REQUIREMENTS -> Gather every line in the records below that contains the word "ground", and copy each one out.

INFORMATION SUPPLIED ->
——————————

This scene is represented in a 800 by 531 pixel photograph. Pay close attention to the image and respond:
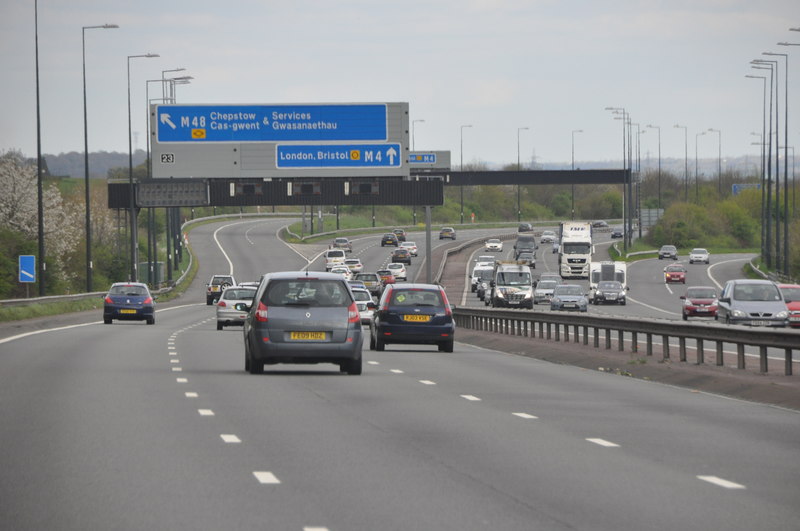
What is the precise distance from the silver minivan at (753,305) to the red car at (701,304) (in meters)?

——————————

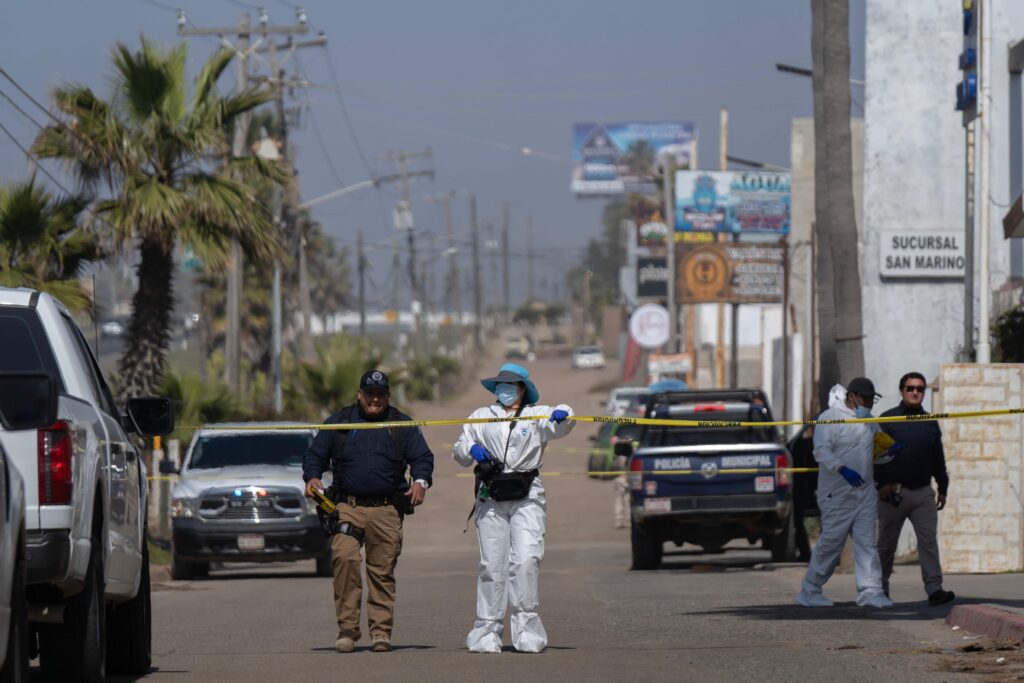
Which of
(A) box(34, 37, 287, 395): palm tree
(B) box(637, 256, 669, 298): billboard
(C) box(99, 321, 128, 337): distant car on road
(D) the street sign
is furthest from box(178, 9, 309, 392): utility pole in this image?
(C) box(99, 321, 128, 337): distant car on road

——————————

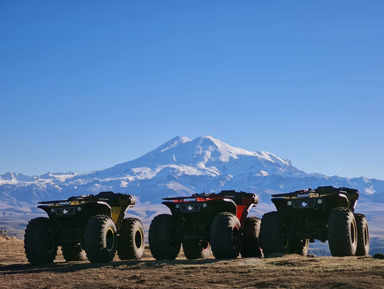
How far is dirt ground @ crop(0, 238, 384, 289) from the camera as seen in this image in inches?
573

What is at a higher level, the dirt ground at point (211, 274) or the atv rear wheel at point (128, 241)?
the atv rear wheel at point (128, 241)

——————————

REPLY TO THE TASK ->
How far is dirt ground @ crop(0, 238, 384, 289) from the camera as seen in this image in inches?
What is at a higher level, the dirt ground at point (211, 274) or the atv rear wheel at point (128, 241)?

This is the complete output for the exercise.